Challenges: With a range of products that have extensive capabilities, VMware’s solutions are complex from a technical, licensing, and pricing perspective.
6. Analyst’s Take
While multicloud networking was not a table stake (required feature) in this report, it is no surprise that it is one of the most sought-after capabilities. All vendors featured in this report who support hybrid and multicloud networking ensure that both connectivity and their services span the supported environments. This coverage includes visibility, security, and network optimization techniques.
In the previous iteration of the report, we defined one of the most important criteria on which we were seeing different maturity levels as application-aware infrastructure. In this iteration, we have taken a more granular approach, defining as key criteria both service-to-service connectivity—which includes applications and other types of services that run in cloud and on-premises environments—and content-aware traffic processing. And as in the previous report, both small and large vendors have varying capabilities here. Some enable cloud networking using Layer 4 constructs while others deliver Layer 7 services. We expect that there will be additional focus on service performance and health, and this will lead all vendors to pursue delivery of Layer 7 capabilities such as service discovery, monitoring, content-aware load balancing, and traffic filtering.
To support this application-first mentality further, support for DevOps, declarative networking via integrations with IaC tools, and availability of APIs are on top of most providers’ lists. All vendors featured in the report offer comprehensive APIs and must also include out-of-the-box integrations with Terraform, Ansible, Chef, Salt, and/or similar tools.

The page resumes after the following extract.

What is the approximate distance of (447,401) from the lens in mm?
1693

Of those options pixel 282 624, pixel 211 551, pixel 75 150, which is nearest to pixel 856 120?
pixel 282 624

Cloud networking solutions have an innate focus on Day 0 and 1 activities, enabling users to design and deploy new networks easily. This facilitation is achieved by using drag-and-drop visual builders or IaC tools or walking through a setup wizard in the solution’s GUI. For Day 2 (operational) activities, we’ve assessed vendors on their solution’s troubleshooting and diagnostics performance, which varies widely. Vendors with mature capabilities in this area offer ML algorithms for data analysis and predictive maintenance, which can be used to perform self-healing. Vendors with less mature capabilities offer only basic functions, such as setting up thresholds to trigger alarms when performance gets degraded.
With more cloud migrations for enterprise customers coming and more cloud-first companies and services entering the market, we expect the adoption of cloud networking to increase, largely because it enables organizations to take a more agile approach toward their infrastructure. Rather than being limited by physical networking, cloud networking enables developers to access the resources and services offered by all types of infrastructure providers, for on-premises workloads, multiple public clouds, and an increasing number of edge locations. As part of the application development process, developers will be able to spin up (and down) networking resources according to their own requirements, without low-level networking knowledge, creating bespoke infrastructure that best serves the given application.
7. About Andrew Green
Andrew Green is an experienced technologist whose areas of expertise include enterprise IT, fintech, Internet of Things, artificial intelligence, and fixed and mobile connectivity. His engineering experience as an operational support system designer and radio networks optimization engineer helps him assess new technologies from both a technical and commercial perspective. Currently, Logan oversees Vodafone’s portfolio of managed IT products targeted at large enterprises. He has also been working as a technical writer and business strategist across the technology industry, helping mid-sized organizations define their propositions, offerings, and market positioning.